Is it necessary to set a larger number of threads? This depends on the features of the task.

If the task is computing-intensive, it means that the task does not need to perform I/O operations, such as reading databases and reading files. Therefore, they do not involve synchronization and are completely independent between tasks. For example, if you use a batch processing program to read data from the Mock data source and test the performance when there are different threads in the non-thread pool, the following table is obtained:

Number of threads	Execution time (SEC)	Baseline percentage
1	255.6	100%
2	134.8	52.7%
4	77.0	30.1%
8	81.7	31.9%
16	85.6	33.5%

Draw some conclusions from the above:

When the number of threads is 4, the optimal performance is achieved, and the performance is not better when the number of threads is increased, because the CPU utilization has reached the highest, adding a thread only increases the competition for CPU resources between threads, thus reducing performance.
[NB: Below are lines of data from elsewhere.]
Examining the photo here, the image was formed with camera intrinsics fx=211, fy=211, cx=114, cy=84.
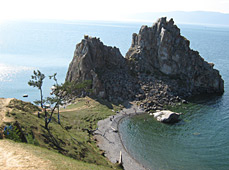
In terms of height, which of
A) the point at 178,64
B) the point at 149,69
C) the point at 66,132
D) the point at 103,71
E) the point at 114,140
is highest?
the point at 178,64

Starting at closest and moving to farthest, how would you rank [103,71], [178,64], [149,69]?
[103,71], [149,69], [178,64]

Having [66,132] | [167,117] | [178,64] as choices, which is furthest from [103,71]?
[66,132]

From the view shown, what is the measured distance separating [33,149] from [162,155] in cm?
3479

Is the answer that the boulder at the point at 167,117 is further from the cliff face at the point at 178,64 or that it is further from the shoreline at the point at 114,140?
the cliff face at the point at 178,64

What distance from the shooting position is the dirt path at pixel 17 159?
90.7 feet

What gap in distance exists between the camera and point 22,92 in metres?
104

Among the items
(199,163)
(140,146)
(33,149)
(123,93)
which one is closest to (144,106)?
(123,93)

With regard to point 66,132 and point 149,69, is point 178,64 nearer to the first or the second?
point 149,69

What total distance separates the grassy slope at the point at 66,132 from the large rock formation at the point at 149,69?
20.2m

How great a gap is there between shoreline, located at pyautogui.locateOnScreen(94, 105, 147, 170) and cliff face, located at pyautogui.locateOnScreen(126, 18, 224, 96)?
3481 cm

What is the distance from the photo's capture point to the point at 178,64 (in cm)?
10931

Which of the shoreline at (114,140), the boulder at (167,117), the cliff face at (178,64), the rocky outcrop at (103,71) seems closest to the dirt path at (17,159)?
the shoreline at (114,140)

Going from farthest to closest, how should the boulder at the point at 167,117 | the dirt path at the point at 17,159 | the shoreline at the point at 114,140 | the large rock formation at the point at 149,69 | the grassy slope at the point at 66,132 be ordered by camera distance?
the large rock formation at the point at 149,69, the boulder at the point at 167,117, the shoreline at the point at 114,140, the grassy slope at the point at 66,132, the dirt path at the point at 17,159

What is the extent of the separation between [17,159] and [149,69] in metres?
87.5
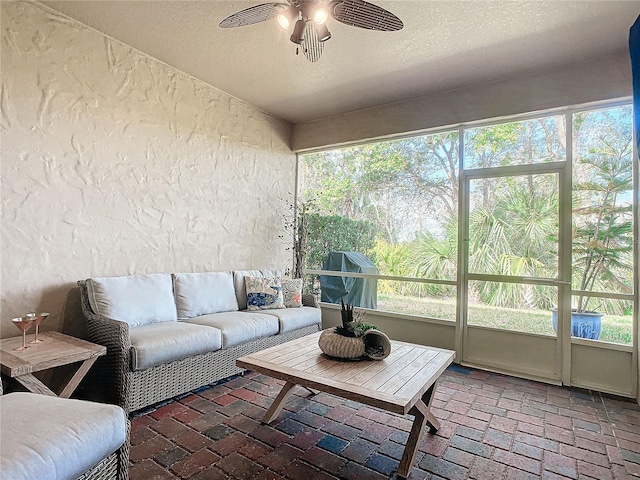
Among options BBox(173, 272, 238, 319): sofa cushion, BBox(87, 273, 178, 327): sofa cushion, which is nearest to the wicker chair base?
BBox(87, 273, 178, 327): sofa cushion

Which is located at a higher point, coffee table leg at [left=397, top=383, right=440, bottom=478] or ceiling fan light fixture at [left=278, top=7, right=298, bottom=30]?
ceiling fan light fixture at [left=278, top=7, right=298, bottom=30]

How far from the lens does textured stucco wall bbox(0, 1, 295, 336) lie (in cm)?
248

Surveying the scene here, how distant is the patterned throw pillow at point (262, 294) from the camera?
373 cm

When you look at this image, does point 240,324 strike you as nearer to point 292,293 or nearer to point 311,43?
point 292,293

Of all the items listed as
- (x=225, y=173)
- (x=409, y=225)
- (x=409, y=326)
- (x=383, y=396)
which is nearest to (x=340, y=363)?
(x=383, y=396)

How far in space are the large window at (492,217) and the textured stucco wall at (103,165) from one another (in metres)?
1.43

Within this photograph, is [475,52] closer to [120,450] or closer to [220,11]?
[220,11]

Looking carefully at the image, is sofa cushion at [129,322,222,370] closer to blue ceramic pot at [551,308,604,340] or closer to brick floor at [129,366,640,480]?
brick floor at [129,366,640,480]

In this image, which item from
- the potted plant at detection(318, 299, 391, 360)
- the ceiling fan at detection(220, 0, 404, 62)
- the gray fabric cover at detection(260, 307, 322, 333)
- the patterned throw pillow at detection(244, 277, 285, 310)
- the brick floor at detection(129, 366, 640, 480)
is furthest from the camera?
the patterned throw pillow at detection(244, 277, 285, 310)

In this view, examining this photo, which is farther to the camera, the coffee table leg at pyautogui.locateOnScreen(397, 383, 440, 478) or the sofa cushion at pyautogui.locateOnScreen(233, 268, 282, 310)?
the sofa cushion at pyautogui.locateOnScreen(233, 268, 282, 310)

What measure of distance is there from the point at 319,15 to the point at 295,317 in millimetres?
2618

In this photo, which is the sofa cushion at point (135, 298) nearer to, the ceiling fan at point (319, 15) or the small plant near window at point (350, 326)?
the small plant near window at point (350, 326)

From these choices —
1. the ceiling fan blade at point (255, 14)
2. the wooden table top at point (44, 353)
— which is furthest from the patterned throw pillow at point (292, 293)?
the ceiling fan blade at point (255, 14)

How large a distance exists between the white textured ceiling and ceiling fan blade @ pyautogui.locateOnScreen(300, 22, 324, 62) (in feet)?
1.39
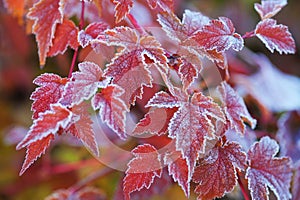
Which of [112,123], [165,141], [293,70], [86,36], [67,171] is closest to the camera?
[112,123]

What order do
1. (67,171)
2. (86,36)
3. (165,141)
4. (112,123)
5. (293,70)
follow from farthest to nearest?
1. (293,70)
2. (67,171)
3. (165,141)
4. (86,36)
5. (112,123)

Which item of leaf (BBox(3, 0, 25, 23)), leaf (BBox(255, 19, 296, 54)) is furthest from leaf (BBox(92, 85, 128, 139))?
leaf (BBox(3, 0, 25, 23))

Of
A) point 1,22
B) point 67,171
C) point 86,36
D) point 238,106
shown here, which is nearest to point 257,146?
point 238,106

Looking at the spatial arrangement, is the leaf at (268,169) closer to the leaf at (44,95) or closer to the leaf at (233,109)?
the leaf at (233,109)

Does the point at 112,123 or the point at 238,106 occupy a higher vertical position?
the point at 112,123

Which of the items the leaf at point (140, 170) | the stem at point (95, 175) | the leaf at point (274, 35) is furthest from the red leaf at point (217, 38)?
the stem at point (95, 175)

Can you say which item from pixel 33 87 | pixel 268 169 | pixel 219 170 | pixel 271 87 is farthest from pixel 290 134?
pixel 33 87

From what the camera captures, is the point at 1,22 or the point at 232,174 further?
the point at 1,22

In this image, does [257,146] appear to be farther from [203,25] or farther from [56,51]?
[56,51]

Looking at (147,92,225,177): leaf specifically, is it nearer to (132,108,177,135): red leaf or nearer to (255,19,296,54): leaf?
(132,108,177,135): red leaf
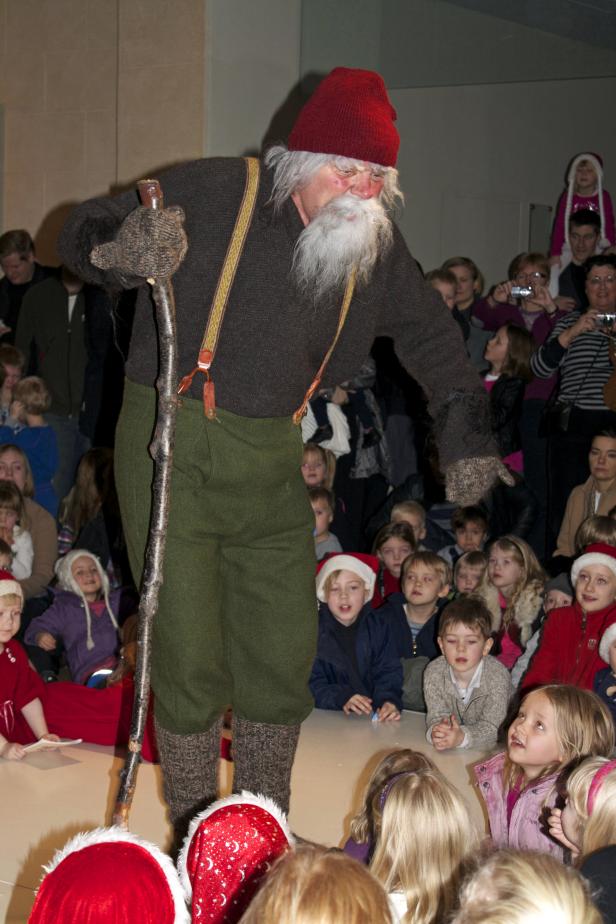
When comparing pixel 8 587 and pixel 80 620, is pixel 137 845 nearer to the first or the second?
pixel 8 587

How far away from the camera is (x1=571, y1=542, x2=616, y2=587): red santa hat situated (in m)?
4.23

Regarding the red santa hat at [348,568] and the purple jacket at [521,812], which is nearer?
the purple jacket at [521,812]

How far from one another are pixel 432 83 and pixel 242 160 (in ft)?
13.2

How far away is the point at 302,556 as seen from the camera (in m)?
2.39

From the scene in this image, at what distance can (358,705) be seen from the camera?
4332 millimetres

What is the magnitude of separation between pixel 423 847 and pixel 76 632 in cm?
290

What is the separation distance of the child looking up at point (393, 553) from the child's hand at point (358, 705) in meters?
0.80

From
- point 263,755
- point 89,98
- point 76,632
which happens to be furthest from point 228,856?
point 89,98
The baseline percentage is not an ideal 25% even when the CPU usage reaches the highest level, because the CPU resources are not exclusively exclusive to the application threads while the program is running, some background threads sometimes need CPU resources, such as GC threads and some system threads.

When the calculation is triggered by Servlet, the performance data is as follows (Load Generator will send 20 requests at the same time ):

Number of threads	Operations per second (OPS)	Baseline percentage
4	77.43	100%
8	75.93	98.8%
16	71.65	92.5%
32	69.34	89.5%
64	60.44	78.1%

Conclusion from the preceding table:

When the number of threads is 4, the performance is optimal. Because the task type is computation-intensive and has only four CPUs, when the number of threads is 4, the optimal condition is achieved.
As the number of threads increases, the performance degrades because the threads compete for CPU resources, causing frequent thread switching to execute the Context Environment, which only wastes CPU resources.

The speed of performance degradation is not obvious. This is also because the task type is computing-intensive. If the performance bottleneck is not the computing resources provided by the CPU, but external resources, such as databases and file operations, the performance may be more obvious when the number of threads is increased.

Next, from the Client perspective, what is the impact of the number of concurrent clients on the Server response time? In the same environment, when the number of concurrent clients increases gradually, the response time will change as follows:

Concurrent Client threads	Average response time (SEC)	Baseline percentage
1	0.05	100%
2	0.05	100%
4	0.05	100%
6	0.076	152%
8	0.104	208%
16	0.212	424%
32	0.437	874%
64	0.909	1818%

The task type is computation-intensive. When the number of concurrent clients is 1, 2, and 4, the average response time is optimal. However, when there are four more clients, the performance will decrease significantly as the Client increases.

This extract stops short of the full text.